* _Exercise_
Quote the items word for word, starting at the line with "Do you know which of" and ending at the last line of the items.

--- Records for the exercise ---

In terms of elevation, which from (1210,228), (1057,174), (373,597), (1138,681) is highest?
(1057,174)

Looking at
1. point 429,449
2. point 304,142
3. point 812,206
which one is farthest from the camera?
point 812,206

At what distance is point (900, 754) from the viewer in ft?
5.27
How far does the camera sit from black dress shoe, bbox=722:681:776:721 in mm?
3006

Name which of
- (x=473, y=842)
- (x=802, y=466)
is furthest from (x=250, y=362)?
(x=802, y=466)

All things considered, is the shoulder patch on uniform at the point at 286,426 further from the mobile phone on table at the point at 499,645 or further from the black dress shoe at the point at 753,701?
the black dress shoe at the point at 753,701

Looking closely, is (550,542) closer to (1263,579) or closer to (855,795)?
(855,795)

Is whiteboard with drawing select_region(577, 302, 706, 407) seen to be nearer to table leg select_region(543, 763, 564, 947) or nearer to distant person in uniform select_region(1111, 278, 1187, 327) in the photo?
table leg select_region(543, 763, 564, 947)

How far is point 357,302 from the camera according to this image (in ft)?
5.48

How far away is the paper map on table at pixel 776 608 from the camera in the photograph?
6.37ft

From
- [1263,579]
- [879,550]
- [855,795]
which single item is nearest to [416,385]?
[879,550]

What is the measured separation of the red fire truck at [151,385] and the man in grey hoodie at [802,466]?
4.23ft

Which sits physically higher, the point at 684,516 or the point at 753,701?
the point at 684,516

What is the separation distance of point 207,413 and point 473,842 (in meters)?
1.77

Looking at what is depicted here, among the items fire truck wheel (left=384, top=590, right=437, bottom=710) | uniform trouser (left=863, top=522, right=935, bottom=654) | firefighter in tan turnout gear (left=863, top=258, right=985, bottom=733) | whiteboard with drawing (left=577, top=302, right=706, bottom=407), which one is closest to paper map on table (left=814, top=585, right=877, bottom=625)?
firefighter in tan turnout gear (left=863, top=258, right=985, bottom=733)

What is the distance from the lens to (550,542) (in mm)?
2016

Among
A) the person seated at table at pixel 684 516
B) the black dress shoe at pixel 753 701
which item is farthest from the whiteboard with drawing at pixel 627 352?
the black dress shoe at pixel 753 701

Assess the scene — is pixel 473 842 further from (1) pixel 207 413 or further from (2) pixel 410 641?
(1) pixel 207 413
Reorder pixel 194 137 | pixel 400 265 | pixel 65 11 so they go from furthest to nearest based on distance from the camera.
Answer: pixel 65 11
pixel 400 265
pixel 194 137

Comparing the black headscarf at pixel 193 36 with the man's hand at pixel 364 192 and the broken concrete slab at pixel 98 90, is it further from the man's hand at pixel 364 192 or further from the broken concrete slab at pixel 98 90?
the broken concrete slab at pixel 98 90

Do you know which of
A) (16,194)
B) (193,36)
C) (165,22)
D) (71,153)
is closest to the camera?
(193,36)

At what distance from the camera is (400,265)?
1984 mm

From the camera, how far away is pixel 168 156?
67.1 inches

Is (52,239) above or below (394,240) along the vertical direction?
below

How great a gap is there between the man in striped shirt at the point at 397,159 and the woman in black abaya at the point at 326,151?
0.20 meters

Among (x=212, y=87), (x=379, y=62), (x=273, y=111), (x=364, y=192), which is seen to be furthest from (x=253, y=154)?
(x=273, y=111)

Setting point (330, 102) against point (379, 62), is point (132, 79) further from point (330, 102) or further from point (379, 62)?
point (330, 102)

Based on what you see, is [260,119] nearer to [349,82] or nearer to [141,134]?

---

* _Task solution_
Do you know which of
A) (16,194)
B) (193,36)
C) (165,22)
D) (71,153)
is closest to the camera?
(193,36)

At what distance from the camera is (400,265)?
1984 mm

From the camera, how far away is pixel 168 156?
67.1 inches

Is (52,239) above or below (394,240) along the vertical direction?
below

How great a gap is there between the man in striped shirt at the point at 397,159 and the woman in black abaya at the point at 326,151?
0.20 meters

Among (x=212, y=87), (x=379, y=62), (x=273, y=111), (x=364, y=192), which is seen to be furthest from (x=253, y=154)?
(x=273, y=111)

Setting point (330, 102) against point (379, 62), is point (132, 79) further from point (330, 102) or further from point (379, 62)?
point (330, 102)

Based on what you see, is [260,119] nearer to [349,82] or nearer to [141,134]?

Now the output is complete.